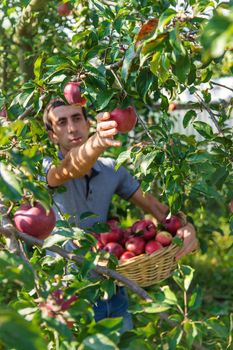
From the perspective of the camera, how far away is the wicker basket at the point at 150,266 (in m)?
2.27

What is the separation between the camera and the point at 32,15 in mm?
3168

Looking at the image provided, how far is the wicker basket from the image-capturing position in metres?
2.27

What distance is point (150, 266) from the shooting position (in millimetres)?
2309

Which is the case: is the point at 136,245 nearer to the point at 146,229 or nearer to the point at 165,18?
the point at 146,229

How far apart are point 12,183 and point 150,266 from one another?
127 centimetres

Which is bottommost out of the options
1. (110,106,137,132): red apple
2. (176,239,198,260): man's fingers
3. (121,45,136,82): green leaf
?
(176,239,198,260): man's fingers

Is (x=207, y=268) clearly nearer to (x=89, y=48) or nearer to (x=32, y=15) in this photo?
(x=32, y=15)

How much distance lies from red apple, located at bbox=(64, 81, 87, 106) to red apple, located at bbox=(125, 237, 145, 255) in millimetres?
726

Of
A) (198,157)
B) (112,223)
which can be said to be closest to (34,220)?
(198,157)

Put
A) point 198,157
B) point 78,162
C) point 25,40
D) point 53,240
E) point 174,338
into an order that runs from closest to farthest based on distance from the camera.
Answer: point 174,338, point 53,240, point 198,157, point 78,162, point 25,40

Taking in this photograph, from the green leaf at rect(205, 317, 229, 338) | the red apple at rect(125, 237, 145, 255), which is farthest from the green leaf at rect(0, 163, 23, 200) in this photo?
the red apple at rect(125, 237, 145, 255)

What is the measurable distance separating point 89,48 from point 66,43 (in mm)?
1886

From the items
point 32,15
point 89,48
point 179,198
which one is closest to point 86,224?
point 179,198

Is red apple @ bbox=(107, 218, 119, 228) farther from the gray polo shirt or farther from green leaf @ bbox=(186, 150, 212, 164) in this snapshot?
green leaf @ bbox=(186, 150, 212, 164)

==

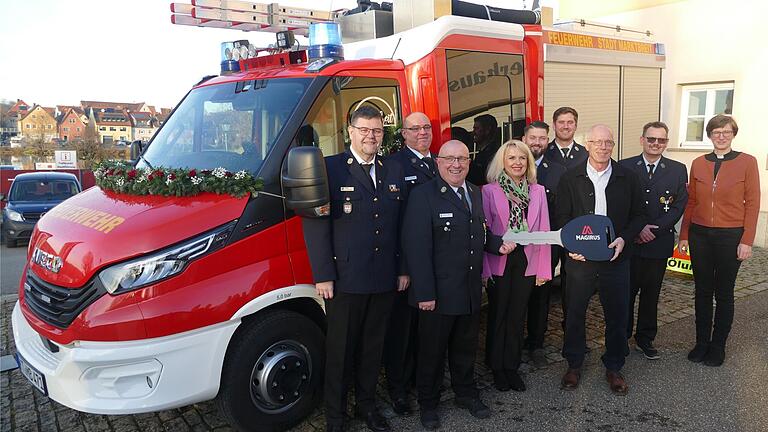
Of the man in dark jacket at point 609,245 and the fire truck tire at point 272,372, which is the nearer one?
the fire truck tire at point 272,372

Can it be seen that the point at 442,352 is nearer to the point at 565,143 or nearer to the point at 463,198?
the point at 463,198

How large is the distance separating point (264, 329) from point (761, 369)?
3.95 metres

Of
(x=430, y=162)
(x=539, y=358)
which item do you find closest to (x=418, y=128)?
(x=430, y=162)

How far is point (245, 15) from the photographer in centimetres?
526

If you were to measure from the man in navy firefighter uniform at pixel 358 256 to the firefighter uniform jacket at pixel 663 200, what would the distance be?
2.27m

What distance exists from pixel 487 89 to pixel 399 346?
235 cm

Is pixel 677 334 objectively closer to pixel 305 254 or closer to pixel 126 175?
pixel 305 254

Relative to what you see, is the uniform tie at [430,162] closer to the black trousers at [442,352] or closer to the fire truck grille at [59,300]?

* * *

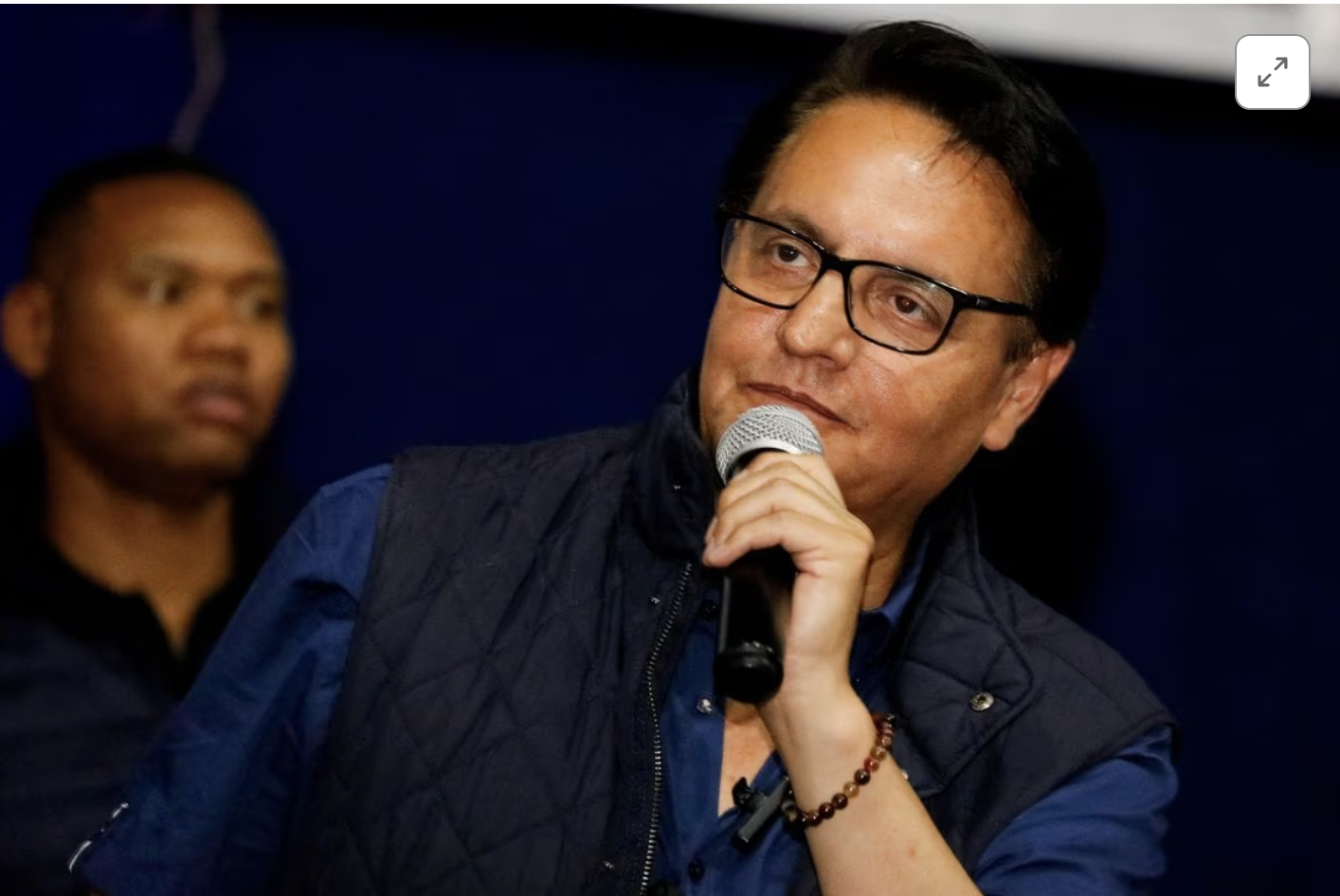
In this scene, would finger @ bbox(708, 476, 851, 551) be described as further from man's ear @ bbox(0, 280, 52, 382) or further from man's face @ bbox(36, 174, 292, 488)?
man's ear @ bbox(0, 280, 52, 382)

JOB:
Which lines of the records contain the word "centimetres" with the same capitalization? Copy out each of those lines in full.

OUTPUT:
127 centimetres
How far is point (245, 15) from the photographer in centimetres?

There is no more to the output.